Bir başka işçi, evinin elektriğinin kesik olduğunu ve mum ışığında oturduklarını söyledi. Kahroldum!
(Romantizm için değil elbette işçimizi bu hallere düşürenler utanmalıdırlar. Yere batsın böyle ileri demokrasi.)
Diğer bir kişi— Ulusal Kanaldan başka bir tek televizyon kanalı bizimle ilgilenmiyor. Bizim eylem yaptığımız yerin karşısına ATV geldi bir kamyona doldurulmuş danaları çekti, bizlere bakmadı bile. Bu memlekette hayvanlar kadar haklarımız yok. (Yuh olsun böyle medyaya yuh!)
Evet, sevgili okurlarım çoğunu üzülerek dinledim. Keşke elimden bir şey gelse diyorum. Ancak tüm işçi kardeşlerimi çok sevmişimdir daima. Kadın Kolu Başkanlığım sırasında tüm yürekli kadın arkadaşlarım ile onların eylemlerine çoğu kez katıldım. Mahkemelerini takip ettim. Dün yanlarındaydım bugün de tüm kalbimle onları destekliyorum.
Çıkartılan 4 C yasası ile işçilerimiz köleleştirilmiştir adeta. CHP önceki Genel Başkanı Baykal, ''Terörde kullanılan, suikastlarda kullanılan C4'ü 4-C yaptılar, ekonomik sosyal haklarını ortadan kaldırarak işçilerin başında patlattılar'' demişti ne kadar haklıymış. Bu sözlerini şimdi daha iyi anlayabiliyoruz. Haklarını arayan işçilerimizin sıkıntıları aslında hepimizin olmalıdır. Evine ekmek götüremeyen, çocuğuna harçlık veremeyen bir babanın psikolojisini düşünün lütfen.
Nerede HALK TV.? Nerede diğer ulusalcı geçinen öbürleri? İzmir’de 24 Milletvekilinin olduğunu söyleyen emekçilerimiz sadece CHP İzmir Milletvekili Mustafa Moroğlu’nun destek verdiğini söylediler.
Yeterli mi bu? Elbette değil, Ana Muhalefet partisi CHP ‘in duyarlı vekillerinin bu konuya ivedilikle el atması gerekir. Bu soğuk kış günlerinde emeklerinin karşılığı olan paralarını alabilmek, tekrar işlerine dönmek isteyen işçilerimize tüm işçi kesiminden büyük destek ve birlikteliğin olması sevindiricidir.
İşbirlikçiler barış isterlerken, başbakan hazretleri milletleri ayaklar altına alırken, sorsunlar bakalım milyonlarca işçimizin kaçı Kürt, kaçı Türk ve daha niceleri ayrı etnik kökendenmiş.
Onlar kardeşçe bir araya gelmişler ve dertleri sadece evlerine ekmek götürebilmek.
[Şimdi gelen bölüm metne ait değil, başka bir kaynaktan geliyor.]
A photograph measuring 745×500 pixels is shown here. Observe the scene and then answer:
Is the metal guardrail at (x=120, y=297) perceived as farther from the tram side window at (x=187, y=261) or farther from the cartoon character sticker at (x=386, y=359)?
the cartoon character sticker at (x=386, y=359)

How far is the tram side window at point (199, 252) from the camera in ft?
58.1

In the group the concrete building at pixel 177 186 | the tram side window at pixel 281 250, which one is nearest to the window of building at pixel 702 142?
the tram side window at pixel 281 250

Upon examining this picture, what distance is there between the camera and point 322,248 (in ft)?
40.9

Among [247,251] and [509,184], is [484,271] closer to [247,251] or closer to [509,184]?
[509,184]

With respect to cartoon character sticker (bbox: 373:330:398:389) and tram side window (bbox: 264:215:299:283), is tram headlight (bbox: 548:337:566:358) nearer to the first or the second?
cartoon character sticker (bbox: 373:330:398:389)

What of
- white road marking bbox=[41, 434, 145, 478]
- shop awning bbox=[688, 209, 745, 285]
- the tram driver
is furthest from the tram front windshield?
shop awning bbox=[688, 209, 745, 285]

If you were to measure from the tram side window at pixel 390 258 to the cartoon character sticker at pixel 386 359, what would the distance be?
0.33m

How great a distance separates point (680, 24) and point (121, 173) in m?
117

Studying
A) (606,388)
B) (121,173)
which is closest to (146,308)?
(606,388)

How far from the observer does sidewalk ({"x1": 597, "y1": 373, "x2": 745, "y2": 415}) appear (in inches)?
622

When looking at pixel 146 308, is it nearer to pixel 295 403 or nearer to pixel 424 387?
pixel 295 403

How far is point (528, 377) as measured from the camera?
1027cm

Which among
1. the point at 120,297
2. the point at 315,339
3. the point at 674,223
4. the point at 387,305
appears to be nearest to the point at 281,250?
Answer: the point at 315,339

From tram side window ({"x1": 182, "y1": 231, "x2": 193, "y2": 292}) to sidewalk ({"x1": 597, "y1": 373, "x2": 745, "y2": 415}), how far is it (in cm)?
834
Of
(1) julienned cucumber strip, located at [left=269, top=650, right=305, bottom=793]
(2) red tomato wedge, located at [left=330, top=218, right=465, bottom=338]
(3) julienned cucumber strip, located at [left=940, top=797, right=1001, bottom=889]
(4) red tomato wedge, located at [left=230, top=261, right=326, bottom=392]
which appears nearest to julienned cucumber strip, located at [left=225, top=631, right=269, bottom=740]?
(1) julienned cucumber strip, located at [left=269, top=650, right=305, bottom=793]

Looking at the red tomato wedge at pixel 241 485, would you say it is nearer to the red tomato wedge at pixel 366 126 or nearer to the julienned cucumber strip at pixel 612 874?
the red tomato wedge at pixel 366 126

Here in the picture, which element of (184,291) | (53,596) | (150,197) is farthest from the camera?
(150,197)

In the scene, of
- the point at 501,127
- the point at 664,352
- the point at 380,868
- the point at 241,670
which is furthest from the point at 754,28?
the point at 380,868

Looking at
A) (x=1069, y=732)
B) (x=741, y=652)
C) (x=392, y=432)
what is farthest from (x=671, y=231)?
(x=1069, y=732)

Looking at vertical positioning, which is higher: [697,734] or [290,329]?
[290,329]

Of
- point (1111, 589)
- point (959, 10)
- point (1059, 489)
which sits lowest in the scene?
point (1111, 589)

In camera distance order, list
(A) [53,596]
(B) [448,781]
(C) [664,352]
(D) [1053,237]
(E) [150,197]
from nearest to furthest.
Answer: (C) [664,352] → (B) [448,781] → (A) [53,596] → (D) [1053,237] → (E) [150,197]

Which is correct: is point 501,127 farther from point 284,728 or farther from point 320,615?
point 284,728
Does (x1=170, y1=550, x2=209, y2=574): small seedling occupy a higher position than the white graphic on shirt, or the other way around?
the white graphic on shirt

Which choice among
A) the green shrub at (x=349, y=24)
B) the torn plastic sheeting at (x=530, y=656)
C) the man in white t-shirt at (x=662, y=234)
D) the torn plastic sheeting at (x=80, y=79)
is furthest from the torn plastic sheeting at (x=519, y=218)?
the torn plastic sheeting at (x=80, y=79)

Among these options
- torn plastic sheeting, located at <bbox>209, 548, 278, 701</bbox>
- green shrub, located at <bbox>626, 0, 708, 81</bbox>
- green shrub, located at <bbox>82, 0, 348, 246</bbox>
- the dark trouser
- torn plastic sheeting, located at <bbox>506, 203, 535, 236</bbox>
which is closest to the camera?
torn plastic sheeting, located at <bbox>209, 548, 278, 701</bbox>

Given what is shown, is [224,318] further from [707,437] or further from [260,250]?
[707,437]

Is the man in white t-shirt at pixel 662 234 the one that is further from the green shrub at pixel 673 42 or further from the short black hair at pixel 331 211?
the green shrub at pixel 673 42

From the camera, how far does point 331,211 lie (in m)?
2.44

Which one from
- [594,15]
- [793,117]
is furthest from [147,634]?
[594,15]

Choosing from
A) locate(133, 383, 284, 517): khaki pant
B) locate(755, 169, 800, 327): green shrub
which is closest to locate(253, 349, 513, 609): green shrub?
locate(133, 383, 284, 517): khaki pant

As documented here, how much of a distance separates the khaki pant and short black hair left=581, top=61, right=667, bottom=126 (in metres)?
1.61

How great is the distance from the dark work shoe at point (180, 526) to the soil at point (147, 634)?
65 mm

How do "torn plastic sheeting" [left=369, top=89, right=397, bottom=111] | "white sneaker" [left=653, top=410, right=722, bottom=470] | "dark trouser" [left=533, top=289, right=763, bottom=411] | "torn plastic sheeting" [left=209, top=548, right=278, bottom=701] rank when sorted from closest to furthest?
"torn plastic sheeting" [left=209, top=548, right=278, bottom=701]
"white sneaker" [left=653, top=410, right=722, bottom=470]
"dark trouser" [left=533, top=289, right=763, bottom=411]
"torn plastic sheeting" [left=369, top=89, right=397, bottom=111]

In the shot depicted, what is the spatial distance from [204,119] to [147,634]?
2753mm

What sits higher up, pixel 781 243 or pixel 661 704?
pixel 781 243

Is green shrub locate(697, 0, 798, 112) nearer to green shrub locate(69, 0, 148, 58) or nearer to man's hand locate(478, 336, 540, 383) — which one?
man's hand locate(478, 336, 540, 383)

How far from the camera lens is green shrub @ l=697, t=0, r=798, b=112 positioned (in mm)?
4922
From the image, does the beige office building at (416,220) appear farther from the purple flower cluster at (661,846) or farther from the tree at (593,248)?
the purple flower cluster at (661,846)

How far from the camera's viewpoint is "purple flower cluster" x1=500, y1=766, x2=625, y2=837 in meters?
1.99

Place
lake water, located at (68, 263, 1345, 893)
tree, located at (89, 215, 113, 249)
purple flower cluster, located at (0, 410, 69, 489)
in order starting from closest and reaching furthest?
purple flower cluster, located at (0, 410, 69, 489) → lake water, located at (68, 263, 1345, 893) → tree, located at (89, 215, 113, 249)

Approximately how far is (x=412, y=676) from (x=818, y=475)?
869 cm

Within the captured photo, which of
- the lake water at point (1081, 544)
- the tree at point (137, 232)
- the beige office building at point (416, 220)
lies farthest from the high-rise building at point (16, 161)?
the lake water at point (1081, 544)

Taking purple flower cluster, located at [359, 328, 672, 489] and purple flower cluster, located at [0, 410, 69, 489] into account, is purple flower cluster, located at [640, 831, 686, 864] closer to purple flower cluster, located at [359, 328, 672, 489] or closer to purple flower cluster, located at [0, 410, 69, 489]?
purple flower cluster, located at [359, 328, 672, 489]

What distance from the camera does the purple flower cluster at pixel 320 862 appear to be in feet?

Kimsenin etnik kimlikle sıkıntısı yok. Onlar tek yumruk tek can olmuşlar. Hep birlikte bağırıyorlar.
Mustafa Kemalin askerleriyiz.
Duyun bu sesleri ey gafiller, duyun ve titreyin. Mustafa Kemalin askerleri bitmez ve bitmeyecektir. Hak bir gün mutlaka yerini bulacak ve bu günleri bizlere yaşatanlar cezalarını bulacaklardır.
Not: Mehmet Akkaya arkadaşıma her zaman işçinin yanında olmasından ötürü ve bizlere onların seslerini duyurduğu için Ulusal Kanal’la, Aydınlık Gazetesi İzmir Muhabiri olarak günlerdir işçilerimizle birlikte aynı karavanadan yiyen ve birlikte yol alan bayan yoldaşıma gönülden teşekkür ederim.